A simplified model for gel electrophoresis of a hydrophobic rigid colloid

Electrophoresis of a charged dielectric hydrophobic colloid embedded in a charged hydrogel medium is addressed. A slip velocity condition at the particle surface is considered. The characteristic of the gel electrophoresis is different compared with the free-solution electrophoresis due to the presence of immobile charges of the gel medium, which induces a strong background electroosmotic flow and modifies the Debye layer of the colloid. The gel electrophoresis of the dielectric hydrophobic charged colloid is made based on first-order perturbation analysis. A closed form solution involving simple exponential integrals for the mobility is derived, which reduces to several existing mobility expressions under limiting conditions such as for the gel electrophoresis of hydrophilic particles and a hydrophobic colloid in free-solution electrophoresis. We find that the mobility reversal is achieved by varying the Debye length or gel permeability. For the present first-order perturbation analysis, unlike free-solution electrophoresis, the particle dielectric permittivity is found to influence the mobility. One of the intriguing features of the present study is the derivation of the simplified mobility expression, which can be easily computed for a given set of parameter values.

Automated summary

This study explores gel electrophoresis of a charged dielectric hydrophobic colloid in a charged hydrogel medium with slip velocity conditions.
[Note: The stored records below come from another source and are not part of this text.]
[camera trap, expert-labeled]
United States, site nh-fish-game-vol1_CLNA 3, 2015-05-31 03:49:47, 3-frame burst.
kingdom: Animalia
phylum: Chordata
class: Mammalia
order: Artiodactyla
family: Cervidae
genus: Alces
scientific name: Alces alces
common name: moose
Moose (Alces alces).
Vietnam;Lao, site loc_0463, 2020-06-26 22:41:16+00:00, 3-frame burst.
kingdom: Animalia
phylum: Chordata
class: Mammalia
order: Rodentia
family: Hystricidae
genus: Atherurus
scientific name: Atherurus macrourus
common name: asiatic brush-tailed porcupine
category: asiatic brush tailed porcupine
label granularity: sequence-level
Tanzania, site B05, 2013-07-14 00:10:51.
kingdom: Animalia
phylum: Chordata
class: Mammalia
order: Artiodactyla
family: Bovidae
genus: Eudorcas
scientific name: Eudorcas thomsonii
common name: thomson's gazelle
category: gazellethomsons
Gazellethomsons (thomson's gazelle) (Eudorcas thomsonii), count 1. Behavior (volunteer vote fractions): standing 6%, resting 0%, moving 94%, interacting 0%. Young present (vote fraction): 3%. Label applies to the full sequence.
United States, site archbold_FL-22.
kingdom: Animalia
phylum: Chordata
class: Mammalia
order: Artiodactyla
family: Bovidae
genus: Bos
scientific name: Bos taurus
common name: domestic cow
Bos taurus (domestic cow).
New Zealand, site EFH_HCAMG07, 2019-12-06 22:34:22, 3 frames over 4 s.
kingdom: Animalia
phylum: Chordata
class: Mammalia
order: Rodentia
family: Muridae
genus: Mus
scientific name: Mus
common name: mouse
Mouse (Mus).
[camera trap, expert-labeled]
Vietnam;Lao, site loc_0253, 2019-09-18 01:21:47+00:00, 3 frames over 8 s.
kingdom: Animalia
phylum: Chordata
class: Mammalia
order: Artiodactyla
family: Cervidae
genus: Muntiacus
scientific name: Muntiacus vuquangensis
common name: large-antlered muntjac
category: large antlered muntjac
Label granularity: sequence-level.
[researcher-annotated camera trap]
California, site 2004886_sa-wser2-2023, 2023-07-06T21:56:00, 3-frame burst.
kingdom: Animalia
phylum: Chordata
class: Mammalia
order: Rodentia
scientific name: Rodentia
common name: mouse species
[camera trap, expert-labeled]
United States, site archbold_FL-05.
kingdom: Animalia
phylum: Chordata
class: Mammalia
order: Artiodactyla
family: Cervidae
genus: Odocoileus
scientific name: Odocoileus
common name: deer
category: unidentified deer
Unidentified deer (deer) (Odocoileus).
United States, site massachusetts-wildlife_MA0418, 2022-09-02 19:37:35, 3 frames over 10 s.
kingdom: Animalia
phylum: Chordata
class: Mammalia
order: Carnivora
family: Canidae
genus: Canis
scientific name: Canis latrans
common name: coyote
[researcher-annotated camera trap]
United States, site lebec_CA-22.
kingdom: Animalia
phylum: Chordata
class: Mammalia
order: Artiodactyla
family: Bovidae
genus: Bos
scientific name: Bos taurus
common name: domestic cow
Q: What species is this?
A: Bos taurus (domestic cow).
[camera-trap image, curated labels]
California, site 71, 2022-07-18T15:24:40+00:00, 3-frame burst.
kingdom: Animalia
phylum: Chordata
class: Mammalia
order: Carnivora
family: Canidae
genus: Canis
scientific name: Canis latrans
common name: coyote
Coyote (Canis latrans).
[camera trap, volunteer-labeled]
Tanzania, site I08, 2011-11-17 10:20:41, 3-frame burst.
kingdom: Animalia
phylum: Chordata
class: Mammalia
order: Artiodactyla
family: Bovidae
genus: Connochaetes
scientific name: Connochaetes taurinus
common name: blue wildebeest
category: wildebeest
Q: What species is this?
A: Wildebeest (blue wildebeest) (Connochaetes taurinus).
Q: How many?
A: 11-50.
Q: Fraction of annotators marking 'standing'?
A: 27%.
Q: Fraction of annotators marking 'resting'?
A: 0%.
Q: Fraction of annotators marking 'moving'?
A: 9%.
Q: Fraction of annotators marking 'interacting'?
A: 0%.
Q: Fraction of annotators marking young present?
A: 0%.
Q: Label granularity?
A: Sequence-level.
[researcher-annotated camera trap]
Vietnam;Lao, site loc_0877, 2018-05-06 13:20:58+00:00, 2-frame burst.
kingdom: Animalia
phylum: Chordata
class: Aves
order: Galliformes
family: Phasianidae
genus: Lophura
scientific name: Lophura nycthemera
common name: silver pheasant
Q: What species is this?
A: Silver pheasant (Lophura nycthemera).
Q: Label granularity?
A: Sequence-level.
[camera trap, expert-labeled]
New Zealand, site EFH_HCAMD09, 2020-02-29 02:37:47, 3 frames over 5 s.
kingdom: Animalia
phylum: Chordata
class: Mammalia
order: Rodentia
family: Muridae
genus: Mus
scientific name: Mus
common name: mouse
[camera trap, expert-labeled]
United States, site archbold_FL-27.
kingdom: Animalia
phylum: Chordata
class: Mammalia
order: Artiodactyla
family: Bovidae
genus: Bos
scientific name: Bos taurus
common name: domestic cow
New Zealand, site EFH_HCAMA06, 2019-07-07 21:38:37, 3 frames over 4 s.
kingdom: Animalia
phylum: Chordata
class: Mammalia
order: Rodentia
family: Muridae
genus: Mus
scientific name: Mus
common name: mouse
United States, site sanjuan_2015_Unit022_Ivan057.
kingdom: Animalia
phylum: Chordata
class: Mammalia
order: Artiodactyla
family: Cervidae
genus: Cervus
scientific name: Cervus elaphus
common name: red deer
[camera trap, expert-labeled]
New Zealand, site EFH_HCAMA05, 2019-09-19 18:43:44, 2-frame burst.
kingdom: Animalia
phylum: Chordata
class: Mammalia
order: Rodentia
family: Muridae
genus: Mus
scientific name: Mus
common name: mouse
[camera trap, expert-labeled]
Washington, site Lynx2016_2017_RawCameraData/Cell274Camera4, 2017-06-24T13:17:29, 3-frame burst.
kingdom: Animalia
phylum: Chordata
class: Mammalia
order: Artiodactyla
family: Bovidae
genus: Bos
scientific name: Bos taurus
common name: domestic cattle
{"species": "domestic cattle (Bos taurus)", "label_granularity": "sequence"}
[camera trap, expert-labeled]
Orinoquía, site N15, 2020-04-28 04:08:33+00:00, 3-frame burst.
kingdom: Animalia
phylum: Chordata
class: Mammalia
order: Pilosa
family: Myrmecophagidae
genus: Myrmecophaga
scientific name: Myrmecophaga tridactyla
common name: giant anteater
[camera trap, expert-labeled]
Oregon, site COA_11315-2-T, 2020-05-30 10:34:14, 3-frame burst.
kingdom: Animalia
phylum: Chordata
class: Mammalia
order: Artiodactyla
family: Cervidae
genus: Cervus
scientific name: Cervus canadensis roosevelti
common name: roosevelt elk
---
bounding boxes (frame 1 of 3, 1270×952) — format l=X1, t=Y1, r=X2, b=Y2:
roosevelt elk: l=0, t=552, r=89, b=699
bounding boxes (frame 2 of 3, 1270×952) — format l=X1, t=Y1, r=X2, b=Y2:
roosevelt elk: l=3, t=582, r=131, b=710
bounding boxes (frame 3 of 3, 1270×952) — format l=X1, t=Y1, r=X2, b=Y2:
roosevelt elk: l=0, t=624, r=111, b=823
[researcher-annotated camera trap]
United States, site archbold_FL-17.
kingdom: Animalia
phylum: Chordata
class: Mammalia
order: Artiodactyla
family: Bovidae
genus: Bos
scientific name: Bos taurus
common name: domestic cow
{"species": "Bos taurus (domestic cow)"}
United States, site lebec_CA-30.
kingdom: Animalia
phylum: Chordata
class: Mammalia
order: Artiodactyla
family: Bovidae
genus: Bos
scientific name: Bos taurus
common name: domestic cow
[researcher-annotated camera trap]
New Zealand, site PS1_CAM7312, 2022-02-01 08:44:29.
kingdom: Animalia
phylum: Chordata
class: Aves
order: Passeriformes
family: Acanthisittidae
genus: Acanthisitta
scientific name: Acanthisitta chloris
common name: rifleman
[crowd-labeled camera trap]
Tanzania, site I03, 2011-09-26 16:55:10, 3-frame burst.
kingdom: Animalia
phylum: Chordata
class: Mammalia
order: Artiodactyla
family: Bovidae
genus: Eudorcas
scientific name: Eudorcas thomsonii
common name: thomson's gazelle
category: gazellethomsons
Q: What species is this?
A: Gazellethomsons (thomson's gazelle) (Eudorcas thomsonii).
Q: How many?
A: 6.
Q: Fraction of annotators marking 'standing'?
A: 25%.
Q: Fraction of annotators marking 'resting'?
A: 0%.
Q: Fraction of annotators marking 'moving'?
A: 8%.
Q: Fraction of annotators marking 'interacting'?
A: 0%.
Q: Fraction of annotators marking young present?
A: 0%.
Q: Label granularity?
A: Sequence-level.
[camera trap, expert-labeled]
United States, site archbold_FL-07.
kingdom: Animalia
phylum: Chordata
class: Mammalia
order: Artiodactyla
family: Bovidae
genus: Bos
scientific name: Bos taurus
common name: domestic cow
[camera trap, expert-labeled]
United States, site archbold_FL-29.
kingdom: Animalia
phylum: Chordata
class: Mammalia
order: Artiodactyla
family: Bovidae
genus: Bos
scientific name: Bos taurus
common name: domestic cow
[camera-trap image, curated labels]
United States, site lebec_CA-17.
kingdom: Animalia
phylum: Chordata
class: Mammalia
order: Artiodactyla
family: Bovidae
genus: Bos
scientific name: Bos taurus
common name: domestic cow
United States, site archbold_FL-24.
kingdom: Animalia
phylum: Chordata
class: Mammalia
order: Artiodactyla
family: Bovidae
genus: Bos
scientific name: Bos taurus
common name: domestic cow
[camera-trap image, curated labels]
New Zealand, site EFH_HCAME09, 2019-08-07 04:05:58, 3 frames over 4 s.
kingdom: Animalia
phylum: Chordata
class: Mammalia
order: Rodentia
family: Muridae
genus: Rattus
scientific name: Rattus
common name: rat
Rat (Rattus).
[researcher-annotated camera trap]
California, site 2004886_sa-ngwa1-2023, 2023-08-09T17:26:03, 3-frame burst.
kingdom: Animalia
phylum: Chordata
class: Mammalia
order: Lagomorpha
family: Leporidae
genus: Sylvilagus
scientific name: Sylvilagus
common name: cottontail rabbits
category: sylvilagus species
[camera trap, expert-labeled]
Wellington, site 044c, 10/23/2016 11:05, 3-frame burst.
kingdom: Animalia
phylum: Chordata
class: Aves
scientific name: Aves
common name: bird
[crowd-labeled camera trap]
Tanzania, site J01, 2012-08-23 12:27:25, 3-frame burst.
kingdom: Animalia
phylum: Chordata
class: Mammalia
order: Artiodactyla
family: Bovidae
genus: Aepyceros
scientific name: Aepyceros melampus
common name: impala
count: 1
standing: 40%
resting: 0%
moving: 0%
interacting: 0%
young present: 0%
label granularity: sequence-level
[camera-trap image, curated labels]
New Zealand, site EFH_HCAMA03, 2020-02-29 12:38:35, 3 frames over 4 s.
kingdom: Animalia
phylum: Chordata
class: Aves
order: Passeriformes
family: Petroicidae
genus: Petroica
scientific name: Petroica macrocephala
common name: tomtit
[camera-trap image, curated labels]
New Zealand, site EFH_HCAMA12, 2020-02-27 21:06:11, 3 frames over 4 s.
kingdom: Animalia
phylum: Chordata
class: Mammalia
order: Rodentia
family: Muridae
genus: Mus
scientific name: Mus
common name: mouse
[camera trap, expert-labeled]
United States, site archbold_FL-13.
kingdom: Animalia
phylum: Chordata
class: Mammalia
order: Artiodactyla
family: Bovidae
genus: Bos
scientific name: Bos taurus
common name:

The presence of immobile charges in the gel medium leads to a modified Debye layer and strong background electroosmotic flow, distinguishing gel electrophoresis from free-solution electrophoresis. A first-order perturbation analysis provides a closed form solution for mobility, with implications for mobility reversal by varying Debye length or gel permeability, and the influence of particle dielectric permittivity on mobility. The derivation of a simplified mobility expression allows for easy computation based on parameter values.